THINGS TO DO:
a) What oven temperature does the roasted zucchini and corn recipe call for?
b) Write the rest of the roasted zucchini and corn recipe's instructions, picking up after its last step.

EXCERPT:
***
Roasted Zucchini and Corn

Delicious Roasted Zucchini and Corn recipe - a perfect side dish featuring flavorful zucchini rounds and sweet, roasted corn!
Prep Time5 minutes
Cook Time30 minutes
Total Time35 minutes
Course: Side Dish
Cuisine: American
Keyword: Roasted Zucchini and Corn, Zucchini, Zucchini and Corn
Servings: 4 people
Calories: 153kcal
Author: Amanda Rettke - Iamhomesteader.com

Ingredients

  • 2 medium zucchini, sliced into rounds
  • 2 ears corn, kernels removed (or 2 cups of canned, or frozen corn, thawed)
  • 2 tablespoons olive oil
  • ½ teaspoon garlic powder
  • ½ teaspoon paprika
  • ½ teaspoon kosher salt
  • ¼ teaspoon pepper
  • ¼ cup (25 g) grated parmesan cheese
  • parsley, chopped for garnish

Instructions

  • Preheat oven to 425°F (220°C). Line a baking sheet with parchment paper.
  • In a large mixing bowl, combine the sliced zucchini and corn kernels.
  • Drizzle the olive oil over the vegetables. Toss to coat evenly.
***
RAW RECORDS:
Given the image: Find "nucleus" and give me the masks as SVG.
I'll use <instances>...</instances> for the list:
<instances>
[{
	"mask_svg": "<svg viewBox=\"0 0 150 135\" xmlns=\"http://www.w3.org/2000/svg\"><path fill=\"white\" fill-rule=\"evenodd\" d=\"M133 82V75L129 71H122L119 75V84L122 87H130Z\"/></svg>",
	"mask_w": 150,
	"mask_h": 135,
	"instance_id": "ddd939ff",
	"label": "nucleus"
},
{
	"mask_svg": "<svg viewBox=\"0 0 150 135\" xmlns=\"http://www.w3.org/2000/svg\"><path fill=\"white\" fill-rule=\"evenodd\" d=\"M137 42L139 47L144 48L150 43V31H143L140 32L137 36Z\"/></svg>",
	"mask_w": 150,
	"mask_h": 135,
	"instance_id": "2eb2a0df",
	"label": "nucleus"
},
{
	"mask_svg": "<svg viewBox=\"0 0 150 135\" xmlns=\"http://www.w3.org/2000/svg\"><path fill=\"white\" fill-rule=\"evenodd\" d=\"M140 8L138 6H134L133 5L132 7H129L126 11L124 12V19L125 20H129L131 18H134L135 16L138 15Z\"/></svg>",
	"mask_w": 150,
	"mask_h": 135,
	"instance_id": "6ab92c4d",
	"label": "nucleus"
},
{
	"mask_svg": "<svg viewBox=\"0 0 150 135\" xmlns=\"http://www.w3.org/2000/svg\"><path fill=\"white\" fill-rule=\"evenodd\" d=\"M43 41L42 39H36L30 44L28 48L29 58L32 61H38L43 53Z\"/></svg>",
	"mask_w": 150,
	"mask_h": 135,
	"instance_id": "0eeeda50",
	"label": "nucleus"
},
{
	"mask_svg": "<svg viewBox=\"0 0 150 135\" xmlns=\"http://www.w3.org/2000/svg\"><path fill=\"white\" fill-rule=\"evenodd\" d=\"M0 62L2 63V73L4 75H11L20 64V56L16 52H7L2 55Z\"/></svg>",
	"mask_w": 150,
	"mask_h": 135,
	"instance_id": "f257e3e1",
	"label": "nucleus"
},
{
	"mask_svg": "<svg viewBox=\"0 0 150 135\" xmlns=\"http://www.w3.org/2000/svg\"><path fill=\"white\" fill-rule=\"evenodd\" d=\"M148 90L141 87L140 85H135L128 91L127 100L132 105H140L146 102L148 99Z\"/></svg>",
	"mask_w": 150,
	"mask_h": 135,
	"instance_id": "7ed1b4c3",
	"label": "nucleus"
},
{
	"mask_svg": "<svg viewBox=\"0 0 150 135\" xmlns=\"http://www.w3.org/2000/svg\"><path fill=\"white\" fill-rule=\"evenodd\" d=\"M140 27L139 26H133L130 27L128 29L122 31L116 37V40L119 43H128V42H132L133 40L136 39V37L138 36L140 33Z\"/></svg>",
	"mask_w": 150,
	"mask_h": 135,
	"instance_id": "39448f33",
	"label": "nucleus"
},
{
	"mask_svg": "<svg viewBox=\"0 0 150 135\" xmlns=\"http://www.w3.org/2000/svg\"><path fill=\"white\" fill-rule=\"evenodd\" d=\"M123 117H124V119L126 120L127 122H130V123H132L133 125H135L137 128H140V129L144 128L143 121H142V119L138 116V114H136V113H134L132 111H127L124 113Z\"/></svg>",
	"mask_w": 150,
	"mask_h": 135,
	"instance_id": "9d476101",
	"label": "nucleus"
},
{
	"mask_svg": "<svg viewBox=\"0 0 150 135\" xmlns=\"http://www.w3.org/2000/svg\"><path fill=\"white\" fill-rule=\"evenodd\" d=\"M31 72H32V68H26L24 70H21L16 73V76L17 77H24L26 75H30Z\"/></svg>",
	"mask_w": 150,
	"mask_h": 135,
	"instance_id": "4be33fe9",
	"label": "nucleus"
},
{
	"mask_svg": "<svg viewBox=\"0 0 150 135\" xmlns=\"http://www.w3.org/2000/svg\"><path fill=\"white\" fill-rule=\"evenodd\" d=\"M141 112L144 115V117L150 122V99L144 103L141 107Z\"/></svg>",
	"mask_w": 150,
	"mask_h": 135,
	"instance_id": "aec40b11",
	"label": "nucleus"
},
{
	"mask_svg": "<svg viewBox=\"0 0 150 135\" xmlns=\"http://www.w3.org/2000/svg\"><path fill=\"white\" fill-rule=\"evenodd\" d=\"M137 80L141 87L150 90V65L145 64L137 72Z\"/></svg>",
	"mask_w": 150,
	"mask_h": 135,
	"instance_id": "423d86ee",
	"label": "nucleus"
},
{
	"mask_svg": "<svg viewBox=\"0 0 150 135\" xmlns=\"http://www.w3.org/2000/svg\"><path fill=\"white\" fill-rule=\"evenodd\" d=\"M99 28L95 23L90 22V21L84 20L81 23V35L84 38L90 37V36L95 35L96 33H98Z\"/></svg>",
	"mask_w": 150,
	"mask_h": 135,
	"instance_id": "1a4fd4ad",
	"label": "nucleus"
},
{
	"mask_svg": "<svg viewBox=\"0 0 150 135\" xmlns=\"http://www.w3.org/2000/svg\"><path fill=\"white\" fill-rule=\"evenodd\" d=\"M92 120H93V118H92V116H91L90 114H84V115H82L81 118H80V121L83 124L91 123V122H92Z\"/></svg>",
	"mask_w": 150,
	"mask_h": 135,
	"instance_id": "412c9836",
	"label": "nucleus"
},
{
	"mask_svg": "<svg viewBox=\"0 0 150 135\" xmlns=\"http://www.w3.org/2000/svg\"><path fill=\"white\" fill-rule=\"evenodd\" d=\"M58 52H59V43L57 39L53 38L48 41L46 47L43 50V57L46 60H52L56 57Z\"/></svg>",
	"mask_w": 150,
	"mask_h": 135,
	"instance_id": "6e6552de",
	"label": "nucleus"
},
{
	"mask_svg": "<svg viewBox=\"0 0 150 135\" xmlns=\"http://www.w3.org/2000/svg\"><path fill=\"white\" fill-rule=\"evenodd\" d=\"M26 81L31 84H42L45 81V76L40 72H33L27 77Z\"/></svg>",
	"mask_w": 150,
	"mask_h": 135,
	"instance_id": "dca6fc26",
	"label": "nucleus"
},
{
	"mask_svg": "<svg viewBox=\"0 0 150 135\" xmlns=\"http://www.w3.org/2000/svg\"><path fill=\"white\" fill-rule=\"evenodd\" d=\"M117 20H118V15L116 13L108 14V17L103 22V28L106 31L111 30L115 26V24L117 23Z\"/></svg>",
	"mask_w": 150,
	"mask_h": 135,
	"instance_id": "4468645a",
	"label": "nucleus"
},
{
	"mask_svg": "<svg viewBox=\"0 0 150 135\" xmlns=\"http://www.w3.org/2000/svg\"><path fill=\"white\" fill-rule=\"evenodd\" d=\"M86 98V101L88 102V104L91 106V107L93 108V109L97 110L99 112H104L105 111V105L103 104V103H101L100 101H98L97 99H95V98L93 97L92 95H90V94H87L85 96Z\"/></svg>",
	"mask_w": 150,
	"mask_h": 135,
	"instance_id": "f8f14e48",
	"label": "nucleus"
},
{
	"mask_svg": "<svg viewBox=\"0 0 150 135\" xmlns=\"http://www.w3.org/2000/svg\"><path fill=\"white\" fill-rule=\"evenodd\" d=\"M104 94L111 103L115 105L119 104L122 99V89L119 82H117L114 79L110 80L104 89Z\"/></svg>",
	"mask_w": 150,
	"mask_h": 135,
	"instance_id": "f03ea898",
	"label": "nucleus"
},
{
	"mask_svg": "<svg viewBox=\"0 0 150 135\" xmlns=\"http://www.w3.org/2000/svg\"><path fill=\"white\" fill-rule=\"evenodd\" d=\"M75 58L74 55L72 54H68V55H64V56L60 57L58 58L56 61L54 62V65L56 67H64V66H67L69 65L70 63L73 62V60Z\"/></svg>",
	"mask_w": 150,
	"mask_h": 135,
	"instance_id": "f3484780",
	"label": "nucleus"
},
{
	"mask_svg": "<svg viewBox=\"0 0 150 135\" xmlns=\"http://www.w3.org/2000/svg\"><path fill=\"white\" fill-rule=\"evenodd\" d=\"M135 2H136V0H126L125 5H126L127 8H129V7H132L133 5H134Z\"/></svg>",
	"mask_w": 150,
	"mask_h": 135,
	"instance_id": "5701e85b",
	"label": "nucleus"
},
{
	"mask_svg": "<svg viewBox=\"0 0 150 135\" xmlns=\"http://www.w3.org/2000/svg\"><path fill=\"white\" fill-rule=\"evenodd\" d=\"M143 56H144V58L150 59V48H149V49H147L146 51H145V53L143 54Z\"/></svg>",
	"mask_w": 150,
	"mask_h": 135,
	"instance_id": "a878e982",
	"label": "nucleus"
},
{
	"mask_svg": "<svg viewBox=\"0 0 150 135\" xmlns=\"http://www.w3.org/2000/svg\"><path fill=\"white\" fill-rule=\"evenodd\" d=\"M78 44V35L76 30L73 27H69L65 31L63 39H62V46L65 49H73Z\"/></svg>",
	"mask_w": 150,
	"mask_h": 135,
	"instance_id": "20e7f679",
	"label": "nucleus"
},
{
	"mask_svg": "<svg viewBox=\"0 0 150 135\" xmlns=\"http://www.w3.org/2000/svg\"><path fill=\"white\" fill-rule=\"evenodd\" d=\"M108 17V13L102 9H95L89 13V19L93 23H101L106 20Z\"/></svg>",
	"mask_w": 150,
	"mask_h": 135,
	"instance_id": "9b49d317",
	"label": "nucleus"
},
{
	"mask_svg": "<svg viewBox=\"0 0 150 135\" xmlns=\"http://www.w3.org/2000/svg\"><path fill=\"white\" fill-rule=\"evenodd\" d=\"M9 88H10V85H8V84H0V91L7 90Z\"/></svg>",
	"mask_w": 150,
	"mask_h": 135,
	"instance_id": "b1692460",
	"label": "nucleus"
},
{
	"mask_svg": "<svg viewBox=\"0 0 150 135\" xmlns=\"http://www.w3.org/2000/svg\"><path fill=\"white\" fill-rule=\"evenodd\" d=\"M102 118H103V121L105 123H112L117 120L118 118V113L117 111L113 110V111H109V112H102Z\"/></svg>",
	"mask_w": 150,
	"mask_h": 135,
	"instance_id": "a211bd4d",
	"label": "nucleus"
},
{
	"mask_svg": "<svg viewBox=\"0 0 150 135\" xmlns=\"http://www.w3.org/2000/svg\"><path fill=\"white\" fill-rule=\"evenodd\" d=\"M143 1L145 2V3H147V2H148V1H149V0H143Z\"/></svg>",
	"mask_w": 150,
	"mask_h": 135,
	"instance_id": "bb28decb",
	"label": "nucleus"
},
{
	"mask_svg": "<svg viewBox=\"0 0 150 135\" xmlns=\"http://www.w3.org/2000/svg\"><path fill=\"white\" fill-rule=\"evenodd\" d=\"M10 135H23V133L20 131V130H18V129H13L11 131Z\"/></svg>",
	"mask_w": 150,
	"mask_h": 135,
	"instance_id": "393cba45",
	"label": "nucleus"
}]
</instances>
***
OUTPUTS BY TASK:
a) 425°F (220°C).

b)
  • Add the garlic powder, paprika, salt, and pepper. Toss again to ensure all the vegetables are evenly coated with the seasonings.
  • Spread the zucchini and corn mixture in a single layer onto the lined baking sheet.
  • Roast in the oven for 20-22 minutes. Then, flip over the zucchini and bake an additional 5 minutes, or until the zucchini is tender and the corn is slightly caramelized.
  • Sprinkle the parmesan cheese over the vegetables and bake for 3 more minutes. Then, broil for 1-2 minutes, watching carefully, until golden.
  • Garnish with parsley. Serve.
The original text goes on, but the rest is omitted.